In contrast to conflicting results in human studies, animal and in vitro studies have consistently demonstrated a beneficial effect of chromium in alleviating diabetes and insulin resistance. Two molecules, low-molecular-weight chromium-binding substance (LMWCr, also called chromodulin) and chromate, have been suggested as the biologically active form of chromium. The underlying molecular mechanisms are that chromium may up-regulate insulin-stimulated insulin signal transduction. Chromium may enhance the kinase activity of IR-β [33,34], increase the activity of downstream effectors of insulin signaling PI3K and Akt [3], and enhance Glut4 translocation to the cell surface [5,35]. In addition, chromium blunts the negative regulators of insulin signaling, such as PTP-1B [3], c-Jun N-terminal kinase (JNK) and IRS-1 serine phosphorylation [4]. Chromium may also enhance AMPK activity transiently to increase glucose uptake [36]. Furthermore, chromium alleviates endoplasmic reticulum (ER) stress within the cells [4], although the exact mechanism is unclear. The potential effect of chromium in attenuating oxidative stress has also been addressed [37].

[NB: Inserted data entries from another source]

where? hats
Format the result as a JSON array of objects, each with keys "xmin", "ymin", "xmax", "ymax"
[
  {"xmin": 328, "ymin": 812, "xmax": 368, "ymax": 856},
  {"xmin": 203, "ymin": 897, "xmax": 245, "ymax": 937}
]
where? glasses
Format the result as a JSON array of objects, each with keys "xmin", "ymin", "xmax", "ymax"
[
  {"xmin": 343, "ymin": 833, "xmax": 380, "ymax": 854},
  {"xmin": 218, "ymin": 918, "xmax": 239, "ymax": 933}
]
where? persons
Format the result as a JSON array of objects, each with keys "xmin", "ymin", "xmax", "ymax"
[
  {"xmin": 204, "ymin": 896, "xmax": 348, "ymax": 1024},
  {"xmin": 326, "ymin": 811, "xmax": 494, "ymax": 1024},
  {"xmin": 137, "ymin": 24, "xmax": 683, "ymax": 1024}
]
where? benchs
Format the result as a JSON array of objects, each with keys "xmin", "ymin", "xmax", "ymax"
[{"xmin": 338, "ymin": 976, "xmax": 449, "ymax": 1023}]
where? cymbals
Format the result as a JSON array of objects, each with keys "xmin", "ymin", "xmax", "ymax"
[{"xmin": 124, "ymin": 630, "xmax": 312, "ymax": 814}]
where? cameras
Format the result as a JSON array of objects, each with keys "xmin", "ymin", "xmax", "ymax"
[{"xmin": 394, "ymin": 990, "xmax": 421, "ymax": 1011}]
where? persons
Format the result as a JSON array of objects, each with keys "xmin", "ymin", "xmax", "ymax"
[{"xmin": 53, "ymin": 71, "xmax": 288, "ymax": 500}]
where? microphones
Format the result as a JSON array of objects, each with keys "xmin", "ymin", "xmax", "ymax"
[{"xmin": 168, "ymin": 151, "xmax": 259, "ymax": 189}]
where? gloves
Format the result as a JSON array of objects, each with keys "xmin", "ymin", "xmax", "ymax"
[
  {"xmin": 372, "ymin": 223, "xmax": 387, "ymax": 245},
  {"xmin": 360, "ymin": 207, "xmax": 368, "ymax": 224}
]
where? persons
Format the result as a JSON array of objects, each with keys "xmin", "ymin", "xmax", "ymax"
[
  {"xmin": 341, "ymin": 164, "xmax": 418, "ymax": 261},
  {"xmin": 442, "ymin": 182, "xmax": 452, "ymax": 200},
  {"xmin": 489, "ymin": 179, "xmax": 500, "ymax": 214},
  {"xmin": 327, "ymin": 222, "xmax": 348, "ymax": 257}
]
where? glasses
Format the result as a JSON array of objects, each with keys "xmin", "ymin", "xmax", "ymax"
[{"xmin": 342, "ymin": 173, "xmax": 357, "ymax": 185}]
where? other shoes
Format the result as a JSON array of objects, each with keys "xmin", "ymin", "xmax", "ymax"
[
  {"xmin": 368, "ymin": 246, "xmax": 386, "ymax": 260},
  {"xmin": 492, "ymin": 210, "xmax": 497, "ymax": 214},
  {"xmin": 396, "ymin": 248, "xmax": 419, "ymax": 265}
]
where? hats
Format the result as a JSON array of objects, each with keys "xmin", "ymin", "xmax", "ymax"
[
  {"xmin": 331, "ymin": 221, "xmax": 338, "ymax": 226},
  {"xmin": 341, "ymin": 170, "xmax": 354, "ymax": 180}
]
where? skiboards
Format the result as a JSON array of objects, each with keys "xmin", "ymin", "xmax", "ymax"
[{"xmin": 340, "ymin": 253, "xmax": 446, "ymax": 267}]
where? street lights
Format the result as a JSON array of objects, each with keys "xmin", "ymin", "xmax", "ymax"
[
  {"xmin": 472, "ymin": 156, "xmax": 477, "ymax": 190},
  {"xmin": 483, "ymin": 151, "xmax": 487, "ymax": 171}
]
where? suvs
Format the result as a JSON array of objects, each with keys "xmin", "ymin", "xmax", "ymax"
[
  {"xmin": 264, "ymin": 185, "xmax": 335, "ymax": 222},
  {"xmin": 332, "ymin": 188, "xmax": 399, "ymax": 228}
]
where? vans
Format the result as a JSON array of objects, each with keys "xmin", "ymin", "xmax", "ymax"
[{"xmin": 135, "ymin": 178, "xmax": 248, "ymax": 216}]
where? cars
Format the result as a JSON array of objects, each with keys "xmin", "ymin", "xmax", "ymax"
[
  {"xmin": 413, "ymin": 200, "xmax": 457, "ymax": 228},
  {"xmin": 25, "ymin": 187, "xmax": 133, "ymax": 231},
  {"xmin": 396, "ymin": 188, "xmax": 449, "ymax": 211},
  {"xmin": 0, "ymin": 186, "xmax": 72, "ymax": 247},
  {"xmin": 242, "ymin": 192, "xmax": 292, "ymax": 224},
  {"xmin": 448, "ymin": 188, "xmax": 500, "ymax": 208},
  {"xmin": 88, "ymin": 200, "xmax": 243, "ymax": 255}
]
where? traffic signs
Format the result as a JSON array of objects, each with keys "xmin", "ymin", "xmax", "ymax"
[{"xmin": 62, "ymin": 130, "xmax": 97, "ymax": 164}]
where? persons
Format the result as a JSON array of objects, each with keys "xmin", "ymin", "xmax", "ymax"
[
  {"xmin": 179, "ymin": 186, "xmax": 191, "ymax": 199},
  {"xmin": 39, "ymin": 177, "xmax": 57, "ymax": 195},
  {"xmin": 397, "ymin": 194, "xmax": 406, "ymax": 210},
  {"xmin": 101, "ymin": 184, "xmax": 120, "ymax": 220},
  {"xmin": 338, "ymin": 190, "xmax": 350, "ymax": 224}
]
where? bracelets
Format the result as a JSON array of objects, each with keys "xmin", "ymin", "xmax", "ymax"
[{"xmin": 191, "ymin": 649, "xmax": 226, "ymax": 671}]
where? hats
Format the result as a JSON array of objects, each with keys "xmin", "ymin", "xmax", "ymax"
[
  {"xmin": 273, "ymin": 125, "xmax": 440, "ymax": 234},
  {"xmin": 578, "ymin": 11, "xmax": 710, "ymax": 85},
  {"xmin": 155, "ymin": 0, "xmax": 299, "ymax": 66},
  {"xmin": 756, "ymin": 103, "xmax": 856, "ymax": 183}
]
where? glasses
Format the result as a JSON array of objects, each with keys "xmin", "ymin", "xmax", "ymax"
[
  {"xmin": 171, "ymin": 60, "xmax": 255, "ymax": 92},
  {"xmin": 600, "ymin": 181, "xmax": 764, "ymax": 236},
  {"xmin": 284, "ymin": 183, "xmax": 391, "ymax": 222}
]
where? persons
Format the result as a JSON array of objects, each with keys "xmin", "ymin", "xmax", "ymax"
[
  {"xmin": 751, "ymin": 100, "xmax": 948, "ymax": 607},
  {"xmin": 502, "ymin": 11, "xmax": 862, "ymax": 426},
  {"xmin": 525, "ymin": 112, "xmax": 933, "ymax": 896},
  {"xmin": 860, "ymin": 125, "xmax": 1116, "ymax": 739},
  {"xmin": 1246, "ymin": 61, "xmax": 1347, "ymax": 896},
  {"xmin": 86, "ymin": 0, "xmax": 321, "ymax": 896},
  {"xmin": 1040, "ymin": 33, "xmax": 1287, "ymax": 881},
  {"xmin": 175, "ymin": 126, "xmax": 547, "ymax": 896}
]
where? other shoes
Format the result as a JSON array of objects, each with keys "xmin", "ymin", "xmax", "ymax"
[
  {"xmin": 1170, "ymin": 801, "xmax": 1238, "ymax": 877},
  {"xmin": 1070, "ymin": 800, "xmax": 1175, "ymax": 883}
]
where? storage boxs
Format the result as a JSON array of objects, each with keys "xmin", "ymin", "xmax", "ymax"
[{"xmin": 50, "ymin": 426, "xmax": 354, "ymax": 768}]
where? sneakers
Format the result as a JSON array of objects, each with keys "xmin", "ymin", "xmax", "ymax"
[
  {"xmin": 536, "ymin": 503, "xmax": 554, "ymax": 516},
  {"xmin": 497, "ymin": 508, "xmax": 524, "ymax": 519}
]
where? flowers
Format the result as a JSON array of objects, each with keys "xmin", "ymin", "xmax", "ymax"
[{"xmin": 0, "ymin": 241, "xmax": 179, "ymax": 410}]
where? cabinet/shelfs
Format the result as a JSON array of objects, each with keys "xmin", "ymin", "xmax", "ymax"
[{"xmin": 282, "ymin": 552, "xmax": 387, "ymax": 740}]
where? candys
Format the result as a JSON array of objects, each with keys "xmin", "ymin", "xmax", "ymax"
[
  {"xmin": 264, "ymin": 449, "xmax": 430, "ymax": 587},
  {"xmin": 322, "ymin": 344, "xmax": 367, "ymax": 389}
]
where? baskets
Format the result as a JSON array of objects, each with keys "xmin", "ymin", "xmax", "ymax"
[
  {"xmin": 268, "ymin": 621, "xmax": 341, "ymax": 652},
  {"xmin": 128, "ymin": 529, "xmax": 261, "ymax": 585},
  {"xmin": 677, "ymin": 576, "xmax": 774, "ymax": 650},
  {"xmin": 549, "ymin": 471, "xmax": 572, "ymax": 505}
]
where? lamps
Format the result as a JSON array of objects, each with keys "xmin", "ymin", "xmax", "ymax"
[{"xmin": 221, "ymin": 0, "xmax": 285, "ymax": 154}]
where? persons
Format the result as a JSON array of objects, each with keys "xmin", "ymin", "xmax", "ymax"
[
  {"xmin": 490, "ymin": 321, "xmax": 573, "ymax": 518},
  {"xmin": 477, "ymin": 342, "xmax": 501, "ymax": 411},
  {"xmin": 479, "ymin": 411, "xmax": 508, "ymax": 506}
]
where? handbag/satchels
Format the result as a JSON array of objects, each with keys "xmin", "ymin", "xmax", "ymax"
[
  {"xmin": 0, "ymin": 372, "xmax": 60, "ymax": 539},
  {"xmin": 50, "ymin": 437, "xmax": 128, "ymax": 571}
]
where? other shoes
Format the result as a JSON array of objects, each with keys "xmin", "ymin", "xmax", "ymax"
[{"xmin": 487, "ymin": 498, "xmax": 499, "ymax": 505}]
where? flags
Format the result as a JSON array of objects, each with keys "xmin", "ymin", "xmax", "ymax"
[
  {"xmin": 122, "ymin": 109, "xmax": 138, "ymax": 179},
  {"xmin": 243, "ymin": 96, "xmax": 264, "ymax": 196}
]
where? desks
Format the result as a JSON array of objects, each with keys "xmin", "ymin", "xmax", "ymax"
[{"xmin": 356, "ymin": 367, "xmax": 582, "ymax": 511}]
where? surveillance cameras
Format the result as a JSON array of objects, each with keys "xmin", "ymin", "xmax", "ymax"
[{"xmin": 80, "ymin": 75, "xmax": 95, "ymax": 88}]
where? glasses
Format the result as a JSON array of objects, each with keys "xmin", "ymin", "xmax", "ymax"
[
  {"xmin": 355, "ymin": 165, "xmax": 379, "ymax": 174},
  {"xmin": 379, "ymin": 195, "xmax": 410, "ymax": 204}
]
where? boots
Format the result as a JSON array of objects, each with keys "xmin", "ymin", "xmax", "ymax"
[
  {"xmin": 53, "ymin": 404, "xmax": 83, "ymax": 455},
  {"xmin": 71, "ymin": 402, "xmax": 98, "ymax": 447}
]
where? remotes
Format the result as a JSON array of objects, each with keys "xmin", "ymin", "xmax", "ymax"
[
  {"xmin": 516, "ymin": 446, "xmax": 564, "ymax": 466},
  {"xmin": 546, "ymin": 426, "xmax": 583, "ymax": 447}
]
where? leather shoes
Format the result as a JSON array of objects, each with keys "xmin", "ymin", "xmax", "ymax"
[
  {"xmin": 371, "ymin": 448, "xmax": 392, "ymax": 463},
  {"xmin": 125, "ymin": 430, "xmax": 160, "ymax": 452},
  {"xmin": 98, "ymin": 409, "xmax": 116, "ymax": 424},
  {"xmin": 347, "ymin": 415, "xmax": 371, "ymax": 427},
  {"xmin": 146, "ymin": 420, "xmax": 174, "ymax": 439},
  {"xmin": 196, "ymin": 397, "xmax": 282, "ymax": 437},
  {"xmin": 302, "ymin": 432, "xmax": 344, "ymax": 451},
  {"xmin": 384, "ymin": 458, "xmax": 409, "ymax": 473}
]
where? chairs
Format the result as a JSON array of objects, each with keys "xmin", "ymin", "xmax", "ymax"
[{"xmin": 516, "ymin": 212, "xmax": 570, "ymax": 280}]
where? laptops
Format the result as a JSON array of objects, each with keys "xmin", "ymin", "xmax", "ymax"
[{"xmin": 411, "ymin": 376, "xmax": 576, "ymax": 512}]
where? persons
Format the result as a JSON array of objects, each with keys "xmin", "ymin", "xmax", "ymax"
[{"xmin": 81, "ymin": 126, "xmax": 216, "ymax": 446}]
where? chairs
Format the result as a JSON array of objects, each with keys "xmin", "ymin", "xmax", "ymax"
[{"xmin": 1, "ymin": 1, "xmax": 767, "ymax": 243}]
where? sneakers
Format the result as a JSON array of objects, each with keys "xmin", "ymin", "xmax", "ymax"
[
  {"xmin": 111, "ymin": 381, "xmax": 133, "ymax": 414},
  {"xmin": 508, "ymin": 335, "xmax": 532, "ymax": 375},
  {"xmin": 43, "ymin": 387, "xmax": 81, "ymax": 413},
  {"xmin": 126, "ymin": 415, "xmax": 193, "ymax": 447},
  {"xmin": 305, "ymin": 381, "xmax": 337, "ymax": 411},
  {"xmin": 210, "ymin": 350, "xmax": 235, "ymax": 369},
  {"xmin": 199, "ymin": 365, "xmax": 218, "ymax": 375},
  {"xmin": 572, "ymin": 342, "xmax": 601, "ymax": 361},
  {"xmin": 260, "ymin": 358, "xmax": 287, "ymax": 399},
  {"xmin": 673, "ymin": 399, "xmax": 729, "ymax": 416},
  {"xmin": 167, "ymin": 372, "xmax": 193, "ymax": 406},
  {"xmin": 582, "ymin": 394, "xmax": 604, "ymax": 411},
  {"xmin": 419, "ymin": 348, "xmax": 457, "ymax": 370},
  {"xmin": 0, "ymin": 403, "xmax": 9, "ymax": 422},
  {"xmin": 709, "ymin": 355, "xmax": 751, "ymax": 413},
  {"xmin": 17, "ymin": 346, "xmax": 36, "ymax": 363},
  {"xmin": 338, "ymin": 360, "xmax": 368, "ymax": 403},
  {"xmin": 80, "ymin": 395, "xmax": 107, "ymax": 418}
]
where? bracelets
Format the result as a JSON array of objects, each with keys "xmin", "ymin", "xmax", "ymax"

The strengths of our study included the large number of participants and objectively measured plasma chromium levels. The subjects with T2DM were confined to the newly diagnosed and no medication because anti-diabetic drugs may alter the status of chromium metabolism, and large losses of chromium over more than two years’ diabetes duration may change the chromium homeostasis [38]. Moreover, the association between plasma chromium and pre-DM was assessed, which was consistent with the results of T2DM. In addition, chromium levels in plasma were measured using the state-of-the-art ICP-MS method and plasma chromium is considered a reliable objective biomarker for chromium exposure [39].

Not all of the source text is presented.